Session recording and transcripts

Overview

There are many reasons to record or persist the sessions that occur in your app, from quality monitoring to regulatory compliance. LiveKit allows you to record the video and audio from agent sessions or save the text transcripts.

Video or audio recording

Use the Egress feature to record audio and/or video. The simplest way to do this is to start a room composite recorder in your agent's entrypoint. This starts recording when the agent enters the room and automatically captures all audio and video shared in the room. Recording ends when all participants leave. Recordings are stored in the cloud storage provider of your choice.

Example

This example shows how to modify the Voice AI quickstart to record sessions. It uses Google Cloud Storage, but you can also save files to any Amazon S3-compatible storage provider or Azure Blob Storage.

For additional egress examples using Amazon S3 and Azure, see the Egress examples. To learn more about credentials.json, see Cloud storage configurations.

To modify the Voice AI quickstart to record sessions, add the following code:

from livekit import api

async def entrypoint(ctx: JobContext):
    # Add the following code to the top, before calling ctx.connect()

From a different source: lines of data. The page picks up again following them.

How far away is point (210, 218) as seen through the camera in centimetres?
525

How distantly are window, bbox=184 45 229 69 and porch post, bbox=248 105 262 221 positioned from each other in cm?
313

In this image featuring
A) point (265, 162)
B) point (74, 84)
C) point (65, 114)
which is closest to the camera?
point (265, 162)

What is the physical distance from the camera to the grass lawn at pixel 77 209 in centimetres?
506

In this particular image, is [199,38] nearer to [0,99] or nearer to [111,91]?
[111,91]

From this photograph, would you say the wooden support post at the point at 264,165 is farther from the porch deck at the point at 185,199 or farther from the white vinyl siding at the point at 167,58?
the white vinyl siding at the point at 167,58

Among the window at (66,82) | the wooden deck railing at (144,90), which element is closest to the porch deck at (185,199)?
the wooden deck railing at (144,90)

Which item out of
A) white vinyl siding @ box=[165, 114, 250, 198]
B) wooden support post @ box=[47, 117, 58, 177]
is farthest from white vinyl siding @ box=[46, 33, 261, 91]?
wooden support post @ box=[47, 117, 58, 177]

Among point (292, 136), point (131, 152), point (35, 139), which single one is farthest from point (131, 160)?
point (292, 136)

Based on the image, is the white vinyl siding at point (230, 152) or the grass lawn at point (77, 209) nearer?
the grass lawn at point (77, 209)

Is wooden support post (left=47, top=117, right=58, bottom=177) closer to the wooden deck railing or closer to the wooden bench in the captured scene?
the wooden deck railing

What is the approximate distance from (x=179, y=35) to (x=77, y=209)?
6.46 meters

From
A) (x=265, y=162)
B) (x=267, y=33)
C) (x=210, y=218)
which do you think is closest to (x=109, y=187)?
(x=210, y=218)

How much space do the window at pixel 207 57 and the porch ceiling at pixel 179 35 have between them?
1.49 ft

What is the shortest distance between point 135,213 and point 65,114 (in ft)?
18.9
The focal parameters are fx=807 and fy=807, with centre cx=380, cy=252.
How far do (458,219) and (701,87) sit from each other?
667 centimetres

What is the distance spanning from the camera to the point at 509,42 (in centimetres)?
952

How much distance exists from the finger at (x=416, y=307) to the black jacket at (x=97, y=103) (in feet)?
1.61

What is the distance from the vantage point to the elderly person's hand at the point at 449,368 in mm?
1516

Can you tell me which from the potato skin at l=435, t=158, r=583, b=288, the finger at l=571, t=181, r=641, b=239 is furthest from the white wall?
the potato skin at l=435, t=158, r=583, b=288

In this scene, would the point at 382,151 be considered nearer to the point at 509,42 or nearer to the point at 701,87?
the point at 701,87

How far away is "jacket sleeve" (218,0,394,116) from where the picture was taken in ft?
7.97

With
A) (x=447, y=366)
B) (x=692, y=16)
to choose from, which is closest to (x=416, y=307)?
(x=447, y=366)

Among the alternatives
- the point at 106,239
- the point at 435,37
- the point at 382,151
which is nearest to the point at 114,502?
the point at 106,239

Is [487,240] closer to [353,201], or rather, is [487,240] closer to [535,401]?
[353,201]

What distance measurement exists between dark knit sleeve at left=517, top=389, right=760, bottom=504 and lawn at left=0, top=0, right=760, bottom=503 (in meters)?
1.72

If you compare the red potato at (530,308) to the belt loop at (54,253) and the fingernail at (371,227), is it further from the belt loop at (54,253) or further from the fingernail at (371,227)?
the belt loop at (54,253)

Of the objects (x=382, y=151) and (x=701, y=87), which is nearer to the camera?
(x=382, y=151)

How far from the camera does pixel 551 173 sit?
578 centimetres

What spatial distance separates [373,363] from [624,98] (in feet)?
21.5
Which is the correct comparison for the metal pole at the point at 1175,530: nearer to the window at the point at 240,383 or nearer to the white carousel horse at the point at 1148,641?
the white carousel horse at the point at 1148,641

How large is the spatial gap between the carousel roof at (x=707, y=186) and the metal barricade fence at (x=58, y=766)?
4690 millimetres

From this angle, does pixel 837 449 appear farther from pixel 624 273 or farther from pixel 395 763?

    # Load GCP credentials from credentials.json file.
    file_contents = ""
    with open("/path/to/credentials.json", "r") as f:
        file_contents = f.read()

    # Set up recording
    req = api.RoomCompositeEgressRequest(
        room_name="my-room",
        layout="speaker",
        audio_only=True,
        segment_outputs=[api.SegmentedFileOutput(
            filename_prefix="my-output",
            playlist_name="my-playlist.m3u8",
            live_playlist_name="my-live-playlist.m3u8",
            segment_duration=5,
            gcp=api.GCPUpload(
                credentials=file_contents,
                bucket="<your-gcp-bucket>",
            ),
        )],
    )

    res = await ctx.api.egress.start_room_composite_egress(req)

    # .. The rest of your entrypoint code follows ...

Text transcripts

Text transcripts are available in realtime via the llm_node or the transcription_node as detailed in the docs on Pipeline nodes. You can use this along with other events and callbacks to record your session and any other data you need.

Additionally, you can access the session.history property at any time to get the full conversation history so far. Using the add_shutdown_callback method, you can save the conversation history to a file after the user leaves and the room closes.

Example

This example shows how to modify the Voice AI quickstart to save the conversation history to a JSON file.

from datetime import datetime
import json

def entrypoint(ctx: JobContext):
    # Add the following code to the top, before calling ctx.connect()
    
    async def write_transcript():
        current_date = datetime.now().strftime("%Y%m%d_%H%M%S")

        # This example writes to the temporary directory, but you can save to any location
        filename = f"/tmp/transcript_{ctx.room.name}_{current_date}.json"
        
        with open(filename, 'w') as f:
            json.dump(session.history.to_dict(), f, indent=2)
            
        print(f"Transcript for {ctx.room.name} saved to {filename}")

    ctx.add_shutdown_callback(write_transcript)

    # .. The rest of your entrypoint code follows ...